### INSTRUCTIONS TO FOLLOW
Render the entries as a JSON list of strings, one string per line and no blank lines, starting at the line that contains "From the image, which" and ending at the last line of the entries.

### EXERCISE INPUTS
+---+

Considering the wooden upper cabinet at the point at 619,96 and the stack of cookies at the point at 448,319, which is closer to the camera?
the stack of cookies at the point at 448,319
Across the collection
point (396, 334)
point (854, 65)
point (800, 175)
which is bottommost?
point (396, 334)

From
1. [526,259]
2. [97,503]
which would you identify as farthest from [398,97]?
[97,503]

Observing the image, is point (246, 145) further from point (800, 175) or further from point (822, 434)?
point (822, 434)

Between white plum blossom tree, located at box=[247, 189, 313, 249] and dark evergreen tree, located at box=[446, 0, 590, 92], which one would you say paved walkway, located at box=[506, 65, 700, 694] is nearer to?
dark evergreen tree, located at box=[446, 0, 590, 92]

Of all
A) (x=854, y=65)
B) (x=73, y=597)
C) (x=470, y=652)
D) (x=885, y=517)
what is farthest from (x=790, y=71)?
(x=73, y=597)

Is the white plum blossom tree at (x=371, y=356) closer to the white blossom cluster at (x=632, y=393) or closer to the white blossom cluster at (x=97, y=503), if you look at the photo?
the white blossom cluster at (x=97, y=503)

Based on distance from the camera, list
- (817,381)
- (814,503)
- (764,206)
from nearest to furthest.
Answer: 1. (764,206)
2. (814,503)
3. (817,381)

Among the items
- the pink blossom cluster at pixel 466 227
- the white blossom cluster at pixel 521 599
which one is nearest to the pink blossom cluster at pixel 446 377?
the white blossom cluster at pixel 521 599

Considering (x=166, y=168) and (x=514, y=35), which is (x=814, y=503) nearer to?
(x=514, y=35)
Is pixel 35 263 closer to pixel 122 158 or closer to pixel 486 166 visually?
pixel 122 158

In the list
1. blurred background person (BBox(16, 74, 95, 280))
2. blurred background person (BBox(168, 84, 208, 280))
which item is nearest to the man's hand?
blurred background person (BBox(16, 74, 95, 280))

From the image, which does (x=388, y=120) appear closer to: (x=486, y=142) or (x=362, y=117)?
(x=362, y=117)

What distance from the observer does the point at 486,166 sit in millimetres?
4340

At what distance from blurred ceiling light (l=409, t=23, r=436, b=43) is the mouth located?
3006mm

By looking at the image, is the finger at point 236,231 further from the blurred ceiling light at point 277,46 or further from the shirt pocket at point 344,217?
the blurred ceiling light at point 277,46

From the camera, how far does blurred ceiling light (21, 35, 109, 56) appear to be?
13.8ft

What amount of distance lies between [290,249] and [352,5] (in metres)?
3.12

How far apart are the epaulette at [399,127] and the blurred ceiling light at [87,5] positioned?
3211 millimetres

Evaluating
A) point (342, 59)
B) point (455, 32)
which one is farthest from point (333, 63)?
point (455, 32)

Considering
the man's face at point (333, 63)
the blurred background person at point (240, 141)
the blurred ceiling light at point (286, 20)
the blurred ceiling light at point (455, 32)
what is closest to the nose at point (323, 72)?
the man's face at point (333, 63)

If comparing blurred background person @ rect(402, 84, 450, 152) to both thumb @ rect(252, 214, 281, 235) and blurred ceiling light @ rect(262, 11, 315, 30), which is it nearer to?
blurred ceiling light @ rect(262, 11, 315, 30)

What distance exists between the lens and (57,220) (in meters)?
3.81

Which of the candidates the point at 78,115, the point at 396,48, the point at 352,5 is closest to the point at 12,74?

+---+

### OUTPUT OF THE EXERCISE
[
  "From the image, which does (x=388, y=120) appear closer to: (x=486, y=142) or (x=362, y=117)?",
  "(x=362, y=117)",
  "What distance from the observer does the point at 486,166 sit in millimetres?",
  "4340",
  "At what distance from blurred ceiling light (l=409, t=23, r=436, b=43) is the mouth located?",
  "3006mm",
  "By looking at the image, is the finger at point 236,231 further from the blurred ceiling light at point 277,46 or further from the shirt pocket at point 344,217?",
  "the blurred ceiling light at point 277,46",
  "From the camera, how far does blurred ceiling light (21, 35, 109, 56) appear to be?",
  "13.8ft",
  "What amount of distance lies between [290,249] and [352,5] (in metres)?",
  "3.12",
  "How far apart are the epaulette at [399,127] and the blurred ceiling light at [87,5] positioned?",
  "3211 millimetres",
  "Evaluating",
  "A) point (342, 59)",
  "B) point (455, 32)",
  "which one is farthest from point (333, 63)?",
  "point (455, 32)",
  "Considering",
  "the man's face at point (333, 63)",
  "the blurred background person at point (240, 141)",
  "the blurred ceiling light at point (286, 20)",
  "the blurred ceiling light at point (455, 32)",
  "what is closest to the nose at point (323, 72)?",
  "the man's face at point (333, 63)",
  "If comparing blurred background person @ rect(402, 84, 450, 152) to both thumb @ rect(252, 214, 281, 235) and blurred ceiling light @ rect(262, 11, 315, 30), which is it nearer to?",
  "blurred ceiling light @ rect(262, 11, 315, 30)",
  "What distance exists between the lens and (57,220) (in meters)?",
  "3.81",
  "Which of the candidates the point at 78,115, the point at 396,48, the point at 352,5 is closest to the point at 12,74?"
]